Text to read =
Mastering 24-Hour Time Series Forecasting with XGBoost, MLflow, and Recursive Prediction

Predicting future values in a time series, like power consumption ('Puissance_P'), requires robust methods. This guide details a complete workflow using the powerful XGBoost algorithm combined with MLflow for model management and recursive prediction for multi-step forecasting. We'll train a global model, handle deployment stages, generate a 24-hour forecast at 1-minute intervals, calculate prediction intervals for uncertainty, and visualize the results effectively.

Key Highlights

Recursive Multi-Step Forecasting: Learn how to adapt XGBoost, typically used for static tabular data, for predicting 1440 steps (24 hours) ahead by iteratively using predictions as inputs for subsequent steps.
End-to-End MLflow Integration: Understand how to log, register, version, and promote your XGBoost model to a 'Production' stage using MLflow for streamlined MLOps.

Given records =
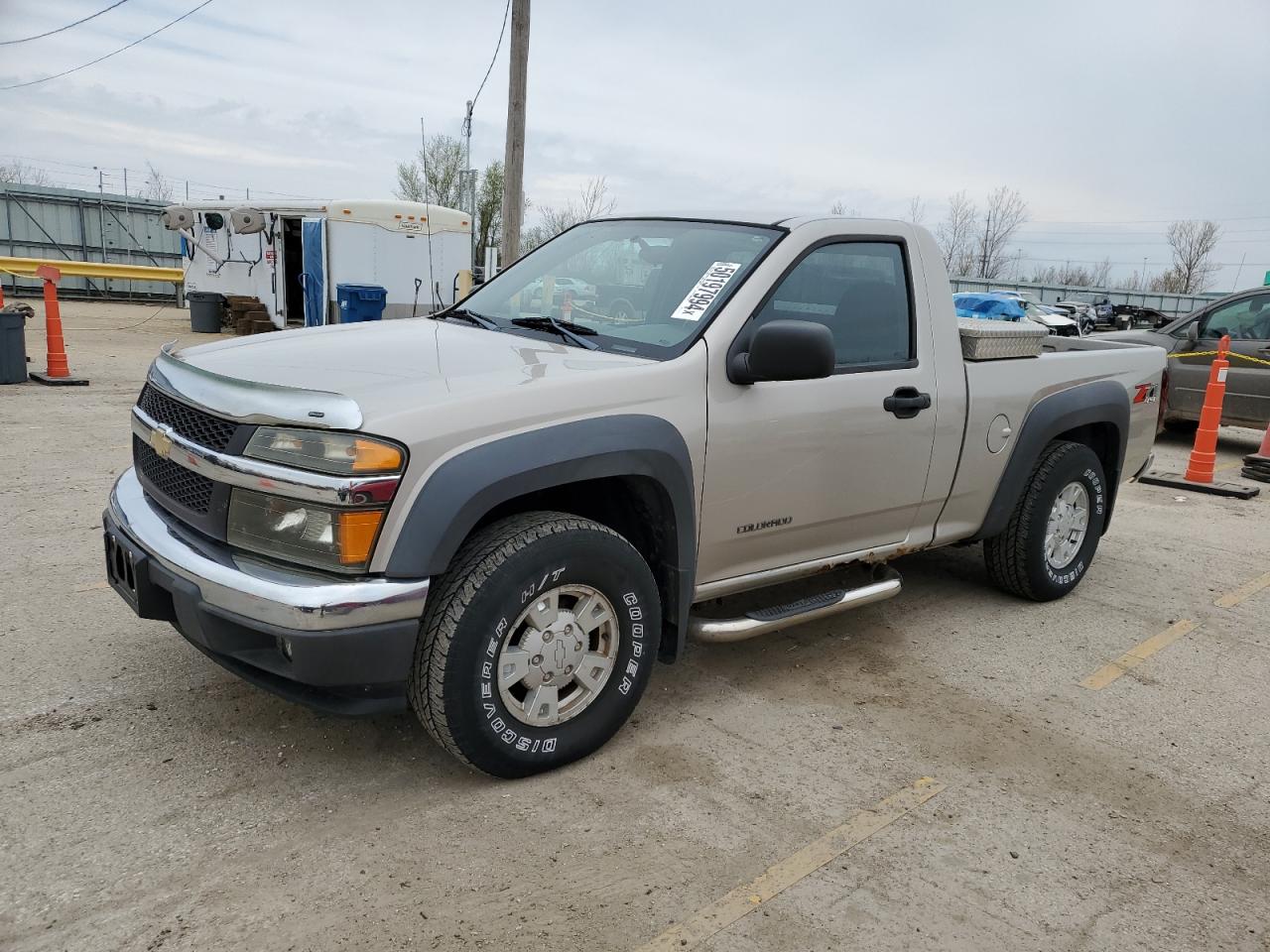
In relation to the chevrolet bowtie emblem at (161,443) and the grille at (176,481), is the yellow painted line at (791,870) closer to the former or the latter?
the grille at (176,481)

--

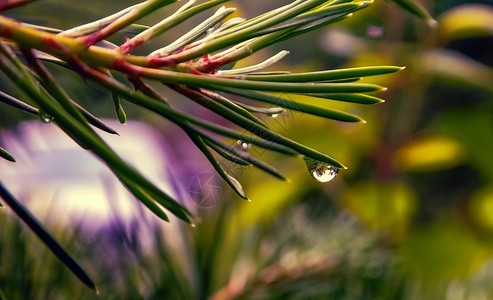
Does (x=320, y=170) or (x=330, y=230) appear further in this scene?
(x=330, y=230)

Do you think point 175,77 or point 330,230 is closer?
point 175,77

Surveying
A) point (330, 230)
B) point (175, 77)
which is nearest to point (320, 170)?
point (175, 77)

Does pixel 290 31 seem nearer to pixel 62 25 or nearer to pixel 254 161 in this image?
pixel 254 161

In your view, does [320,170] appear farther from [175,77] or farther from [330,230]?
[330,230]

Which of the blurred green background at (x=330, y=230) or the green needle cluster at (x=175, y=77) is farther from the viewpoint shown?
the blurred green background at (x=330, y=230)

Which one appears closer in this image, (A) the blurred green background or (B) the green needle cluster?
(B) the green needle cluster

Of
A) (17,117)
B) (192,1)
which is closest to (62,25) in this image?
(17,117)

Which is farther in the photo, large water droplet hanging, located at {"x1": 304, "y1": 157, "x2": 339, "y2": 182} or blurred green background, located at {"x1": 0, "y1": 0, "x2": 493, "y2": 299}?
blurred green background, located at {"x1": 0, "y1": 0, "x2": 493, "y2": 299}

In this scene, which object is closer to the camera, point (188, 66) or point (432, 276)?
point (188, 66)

Prompt 1 = Summarize the XGBoost forecasting guide in two sentences.
Prompt 2 = Pick up the XGBoost forecasting guide after its final sentence and write the next part.

Written answer 1 = The guide lays out a workflow for forecasting a time series such as power consumption ('Puissance_P') with XGBoost, using MLflow for model management and recursive prediction for multi-step forecasting. It covers training a global model, handling deployment stages, generating a 24-hour forecast at 1-minute intervals, calculating prediction intervals for uncertainty, and visualizing the results.

Written answer 2 =
Uncertainty Quantification: Implement 90% prediction intervals based on the standard deviation of training residuals, providing a crucial measure of forecast reliability.

Step 1: Setting the Stage - Data Preparation and Feature Engineering

Transforming Time Series Data for XGBoost

XGBoost requires data in a supervised learning format. For time series, this means creating features from past observations. The core technique involves generating lag features, which are the values of the target variable (`Puissance_P`) at previous time steps (e.g., 1 minute ago, 5 minutes ago, etc.).

The `add_lags` Function

A crucial helper function, often called `add_lags`, is needed. This function takes your time series DataFrame and the target column name, adding new columns representing the lagged values. It's essential to decide which lags are relevant (e.g., recent values, hourly patterns, daily patterns).


import pandas as pd
import numpy as np

def add_lags(df, target_col='Puissance_P', lags=[1, 5, 15, 30, 60]):
    """
    Adds lag features to a DataFrame based on the target column.

    Args:
        df (pd.DataFrame): DataFrame with a datetime index and the target column.
        target_col (str): Name of the column to create lags for.
        lags (list): List of integers representing the lag periods (in steps).

    Returns:
        pd.DataFrame: DataFrame with added lag columns and rows with NaNs dropped.
    """
    df_lags = df.copy()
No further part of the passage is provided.